一查之下,有四位吐蕃大臣出使过东突厥,而阿史那沐丝作为突厥可汗骨咄禄的侄儿,每次都曾赴会,他们是见过的。
沈沐又对这四位吐蕃大臣做了一番调查,发现其中两人是亲论钦陵的,另外两人中一位权势不重,虽非论钦陵一党,不过他未必有胆量同论钦陵为敌,最后才确定了以勃论啜为目标。
勃论啜兴冲冲地离开了府邸,暗中监视着他的人立即把讯息传递出去,杨帆等人马上紧锣密鼓地准备起来。
瓷器就在论讫峡家一楼里面,屋里还摆了许多其它过于笨重不易摆放到外面的商品,勃论啜赶到论讫峡家里,虞青山立即毕恭毕敬地迎了上去。
勃论啜没空跟他客套,立即兴冲冲地闯进屋去,他的目光马上就被一对闪着幽幽光泽的巨大花瓶给吸引住了,这对花瓶近一人半高,勃论啜收集的瓷器虽多,还从来没有见过这样巨大的一对宝贝,登时目不转睛了。
勃论啜定定地看着那对花瓶良久,又轻轻伸出手去,抚摸着花瓶,感受着那温润光滑的感觉,突然说道:“点起火把,照亮一些!”
这种举架甚高的石楼采光都不太好,里边比较昏暗,不大容易看清东西。几支火把点起,围在那花瓶四周一照,两只花瓶熠熠放光,勃论啜的眼睛也不禁放起光来。
质地细腻,胎薄光滑,胎骨致密,叩击有金石之声。上面有种种花纹图案,如仙鹤、如松竹、如云朵、如仕女,勃论啜越看越爱,连连点头道:“我要了!这两只花瓶,我全要了!马上搬到我家里去!”
此时,杨帆已经同另一伙人赶到了吐蕃大相论钦陵的府上。
杨帆一路上都贴了络腮胡子,把自己的本来容貌尽量遮掩起来,跟随虞青山这路人马赶到吐蕃王城。而牛鍪等人则扮成另一路商旅,与他前后脚地进了王城。
当勃论啜在论讫峡家里迫不及待地要买下那对越窑花瓶的时候,杨帆早已离开,混入了牛鍪这一路商贾的队伍。

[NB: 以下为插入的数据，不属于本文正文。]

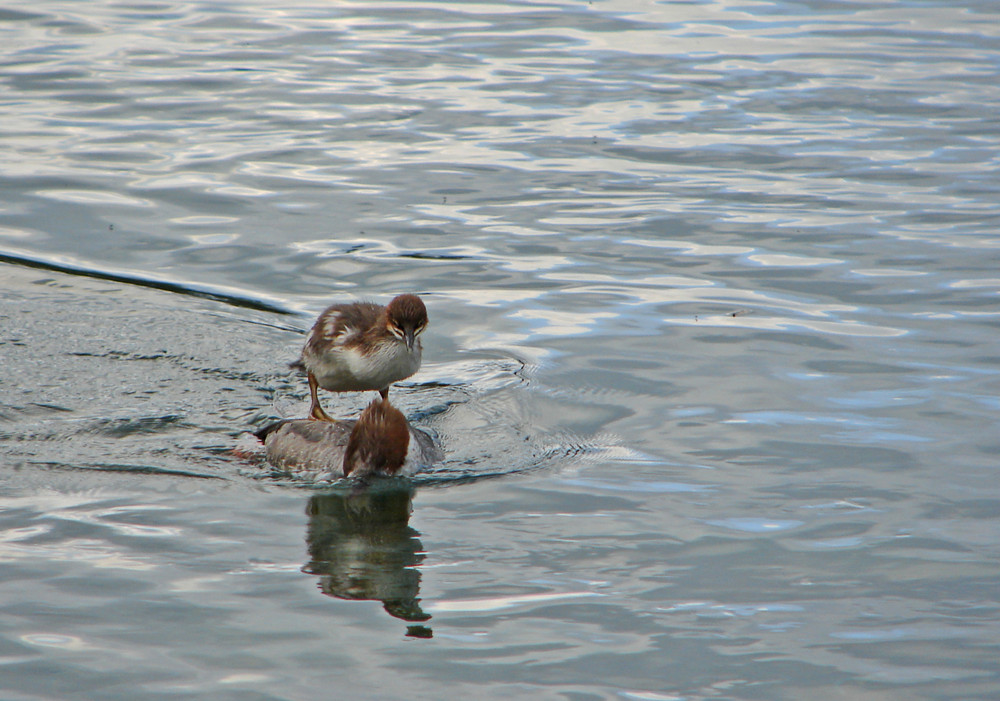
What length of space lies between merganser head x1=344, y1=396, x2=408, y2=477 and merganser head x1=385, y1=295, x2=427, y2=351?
52 cm

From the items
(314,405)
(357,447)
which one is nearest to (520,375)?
(314,405)

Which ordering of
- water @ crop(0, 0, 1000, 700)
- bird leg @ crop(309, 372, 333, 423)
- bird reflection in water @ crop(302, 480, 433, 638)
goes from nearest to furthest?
water @ crop(0, 0, 1000, 700)
bird reflection in water @ crop(302, 480, 433, 638)
bird leg @ crop(309, 372, 333, 423)

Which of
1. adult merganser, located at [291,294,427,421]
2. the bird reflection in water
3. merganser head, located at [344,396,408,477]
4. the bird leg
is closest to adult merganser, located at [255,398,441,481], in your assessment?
merganser head, located at [344,396,408,477]

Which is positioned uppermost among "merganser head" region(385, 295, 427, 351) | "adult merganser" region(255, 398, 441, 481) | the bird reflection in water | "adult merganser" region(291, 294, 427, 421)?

牛鍪这一路“商队”向大相府出售了许多绫罗绸缎、瓷器和佛像等物,杨帆扮成一个搬运货物的小伙计,随着货车进了大相府的后院。
“搬进来搬进来,小心着些!”
大相府的管事手里摇着一串钥匙,站在库房前面高声叫着,杨帆扛着一捆绸缎,帽沿儿压得低低的,四下警惕地扫视着,慢悠悠地走进库房,依着管事的吩咐把东西放好。
远处,虞青山带着十几个伙计,小心翼翼地扛着两只巨大的花瓶慢悠悠地走来,内相府的武士保护在四周,一路驱赶着行路的百姓,生怕有人冒冒失失闯上来,撞坏了内相大人心爱的宝贝。
沿途有扮成各色行旅、商贩的人,每隔几十步安插一人,次第向后传递着消息,大相府门前,车把式坐在车辕上,盯着远处传来的手势讯号,向往里搬运货物的众人暗暗示意着,调整着他们搬运货物的速度。
勃论啜不放心那两只罕见的花瓶,亲自押送回府,这样巨大而沉重的花瓶,搬运速度不可能快了,杨帆这边就很容易调整搬货的速度,等到那边传来讯号,示意勃论啜已经靠近的时候,这边堪堪把最后几件商品搬进库房摆好。
“都出去都出去,拾掇拾掇准备回啦!”
牛鍪挥手赶人,杨帆等几个伙计都离开了后院回到门口,牛鍪点头哈腰地对大相府管事道:“大管事,货物都齐了。”
“嗯!”大管事倨傲地点点头,把一袋沉甸甸的金子放到他手下,道:“点点吧,以后有这样好成色的货,尽管再来,这王城里,除了我们大相府,还真没几家买得起的。”
牛鍪陪笑道:“那是,那是,不用点了,大管事您我还信不过么?”说着从那袋里掏出几枚金豆子塞进他的手里,嘿嘿笑道:“辛苦,辛苦。”
大管事满意地笑了笑,手往腹部一抹,那几枚金豆子就不见了,也不知道他塞到了哪里。
这时,勃论啜骑马头前开路,后边十几个壮汉搭着木杠合力抬着两只大花瓶,四周吐蕃武士护佑,一步三摇地走过来。
走出府去的杨帆背对大相府,迅速撕掉了他的络腮胡子,旁边一人向他点点头,轻轻一拍肚子,低声道:“我也得手了!”